Fed's new plan a double-edged sword
Weekly cash commentary
Last week, I wrote that the Federal Reserve probably was gearing up to release its revision of the “Statement on Longer-Run Goals and Monetary Policy Strategy” at the Federal Open Market Committee (FOMC) meeting in September. Apparently that wasn’t a big enough stage. Chair Jerome Powell unveiled it instead at the annual Jackson Hole, Wyo., symposium of world central bankers, held virtually this year. This was a good move, as the change was significant and affects the world’s financial network.
The framework itself is crucial; it influences every decision policymakers make. The only thing more fundamental is the Federal Reserve Act that established the Fed in 1913. And it isn’t updated often—the last overhaul happened in 2012.
At first blush, the new strategy seems negative for liquidity products, but it really isn’t. The Fed essentially adopted a lower-for-longer stance, pledging not to raise rates when the economy is getting better but only when activity is robust.

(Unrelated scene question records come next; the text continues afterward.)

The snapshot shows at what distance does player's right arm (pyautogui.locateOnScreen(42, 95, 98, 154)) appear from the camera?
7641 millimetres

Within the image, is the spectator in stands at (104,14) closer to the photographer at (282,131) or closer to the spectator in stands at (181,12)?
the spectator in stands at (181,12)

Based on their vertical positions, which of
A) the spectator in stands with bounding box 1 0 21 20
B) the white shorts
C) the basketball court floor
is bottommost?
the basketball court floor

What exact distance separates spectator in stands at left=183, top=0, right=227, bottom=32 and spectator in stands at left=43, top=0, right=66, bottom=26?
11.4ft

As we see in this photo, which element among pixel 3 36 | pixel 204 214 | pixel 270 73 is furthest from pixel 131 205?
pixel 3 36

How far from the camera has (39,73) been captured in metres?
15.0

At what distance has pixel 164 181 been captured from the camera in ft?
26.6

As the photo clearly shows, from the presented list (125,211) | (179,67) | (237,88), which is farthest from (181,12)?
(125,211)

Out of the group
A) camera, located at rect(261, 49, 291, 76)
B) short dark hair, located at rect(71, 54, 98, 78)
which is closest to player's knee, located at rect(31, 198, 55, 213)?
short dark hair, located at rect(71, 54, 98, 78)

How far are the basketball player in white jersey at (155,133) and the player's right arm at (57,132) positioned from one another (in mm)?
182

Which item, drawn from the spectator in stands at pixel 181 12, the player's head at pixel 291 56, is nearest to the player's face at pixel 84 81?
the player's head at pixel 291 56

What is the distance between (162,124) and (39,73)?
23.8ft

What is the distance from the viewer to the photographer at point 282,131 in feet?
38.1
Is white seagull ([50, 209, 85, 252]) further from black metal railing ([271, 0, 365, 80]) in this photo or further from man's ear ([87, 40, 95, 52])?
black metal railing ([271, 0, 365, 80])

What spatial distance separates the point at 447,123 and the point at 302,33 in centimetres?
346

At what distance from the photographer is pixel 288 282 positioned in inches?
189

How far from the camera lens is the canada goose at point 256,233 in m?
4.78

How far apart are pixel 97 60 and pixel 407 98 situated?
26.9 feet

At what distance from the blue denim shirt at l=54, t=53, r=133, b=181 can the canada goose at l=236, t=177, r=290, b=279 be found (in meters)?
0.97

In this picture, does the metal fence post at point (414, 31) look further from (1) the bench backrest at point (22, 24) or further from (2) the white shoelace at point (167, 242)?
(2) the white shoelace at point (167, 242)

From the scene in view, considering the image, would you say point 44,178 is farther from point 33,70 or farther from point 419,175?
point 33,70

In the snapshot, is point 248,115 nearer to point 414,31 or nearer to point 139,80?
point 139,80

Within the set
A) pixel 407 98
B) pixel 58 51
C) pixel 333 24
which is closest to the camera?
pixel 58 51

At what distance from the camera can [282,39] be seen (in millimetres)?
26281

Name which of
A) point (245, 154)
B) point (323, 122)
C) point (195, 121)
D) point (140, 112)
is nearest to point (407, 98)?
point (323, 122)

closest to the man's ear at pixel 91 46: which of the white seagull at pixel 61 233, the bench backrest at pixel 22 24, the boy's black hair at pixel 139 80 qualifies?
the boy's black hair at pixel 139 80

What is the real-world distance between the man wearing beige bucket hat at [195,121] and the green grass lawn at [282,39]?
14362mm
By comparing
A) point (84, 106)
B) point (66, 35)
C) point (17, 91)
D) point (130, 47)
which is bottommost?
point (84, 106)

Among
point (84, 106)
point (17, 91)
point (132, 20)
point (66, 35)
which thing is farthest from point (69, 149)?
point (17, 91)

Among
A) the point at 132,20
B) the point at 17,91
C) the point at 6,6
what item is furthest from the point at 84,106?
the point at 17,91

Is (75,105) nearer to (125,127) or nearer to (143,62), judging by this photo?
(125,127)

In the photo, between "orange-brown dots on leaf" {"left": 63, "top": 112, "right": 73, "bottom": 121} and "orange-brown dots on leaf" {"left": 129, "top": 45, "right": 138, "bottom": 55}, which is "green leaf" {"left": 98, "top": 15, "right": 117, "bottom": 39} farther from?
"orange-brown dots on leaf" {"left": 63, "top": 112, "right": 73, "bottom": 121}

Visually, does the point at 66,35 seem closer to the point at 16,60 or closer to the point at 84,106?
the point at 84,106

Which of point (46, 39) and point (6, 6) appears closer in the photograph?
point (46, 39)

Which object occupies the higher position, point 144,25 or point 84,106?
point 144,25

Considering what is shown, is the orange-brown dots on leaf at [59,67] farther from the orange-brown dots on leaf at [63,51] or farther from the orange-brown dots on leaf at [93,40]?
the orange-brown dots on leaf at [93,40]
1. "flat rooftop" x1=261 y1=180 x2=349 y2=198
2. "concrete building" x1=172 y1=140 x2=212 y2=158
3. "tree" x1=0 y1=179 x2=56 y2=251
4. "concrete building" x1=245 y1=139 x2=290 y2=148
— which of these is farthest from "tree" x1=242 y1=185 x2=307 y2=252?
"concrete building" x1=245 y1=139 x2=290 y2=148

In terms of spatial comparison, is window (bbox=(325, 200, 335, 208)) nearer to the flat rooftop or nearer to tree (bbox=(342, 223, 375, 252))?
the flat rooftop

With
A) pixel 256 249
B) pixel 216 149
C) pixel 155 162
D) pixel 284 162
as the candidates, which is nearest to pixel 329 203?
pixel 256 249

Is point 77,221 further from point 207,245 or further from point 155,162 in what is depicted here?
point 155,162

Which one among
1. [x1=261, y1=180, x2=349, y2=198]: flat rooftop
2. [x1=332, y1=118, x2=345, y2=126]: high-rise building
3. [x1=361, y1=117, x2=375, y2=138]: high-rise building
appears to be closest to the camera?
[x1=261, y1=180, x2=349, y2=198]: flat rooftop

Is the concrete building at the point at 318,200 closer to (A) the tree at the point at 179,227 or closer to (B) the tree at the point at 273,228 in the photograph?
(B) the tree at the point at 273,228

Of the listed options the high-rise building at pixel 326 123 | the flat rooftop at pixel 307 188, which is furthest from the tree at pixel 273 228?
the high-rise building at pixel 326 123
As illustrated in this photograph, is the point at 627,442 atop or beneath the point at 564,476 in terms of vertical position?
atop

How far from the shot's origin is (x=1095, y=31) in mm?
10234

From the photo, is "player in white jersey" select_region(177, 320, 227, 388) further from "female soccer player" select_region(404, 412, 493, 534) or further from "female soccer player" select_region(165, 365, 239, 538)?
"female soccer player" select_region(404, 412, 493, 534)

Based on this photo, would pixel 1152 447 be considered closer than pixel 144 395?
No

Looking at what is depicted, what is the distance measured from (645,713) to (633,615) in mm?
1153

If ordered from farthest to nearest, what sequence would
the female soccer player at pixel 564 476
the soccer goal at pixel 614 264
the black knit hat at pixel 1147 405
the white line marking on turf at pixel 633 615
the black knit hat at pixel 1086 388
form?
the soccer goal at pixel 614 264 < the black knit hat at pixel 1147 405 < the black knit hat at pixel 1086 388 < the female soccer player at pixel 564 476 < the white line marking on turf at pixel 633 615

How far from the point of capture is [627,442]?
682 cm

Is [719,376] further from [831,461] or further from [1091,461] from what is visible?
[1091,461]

But this approach has good elements for the liquidity space. Previously the goal was to hit an inflation rate (measured by personal consumption expenditures, or PCE) of 2%. Now, the Fed says it will tolerate a temporary rise above that level, and will primarily attempt to reach that by focusing on improving the labor market. The key phrase here that “policy decisions must be informed by assessments of shortfalls of employment from its maximum level.” Until now, the FOMC viewed full employment as likely to drive inflation too high. Now, it will let it run as hot as needed to get to 2%, even if it overshoots that target. That plan could spur inflation sooner than many think after the pandemic ends, meaning the Fed could raise rates earlier and short-term yields should rise. Obviously, this must wait until after the pandemic subsides, but it will be intriguing to see if it happens not long after.
The London interbank offered rates (Libor) were mixed this week from last, with 1-month slipping 2 basis points to 0.16%, 3-month inching downward 1 basis point to 0.24% and 6-month remaining at 0.31%.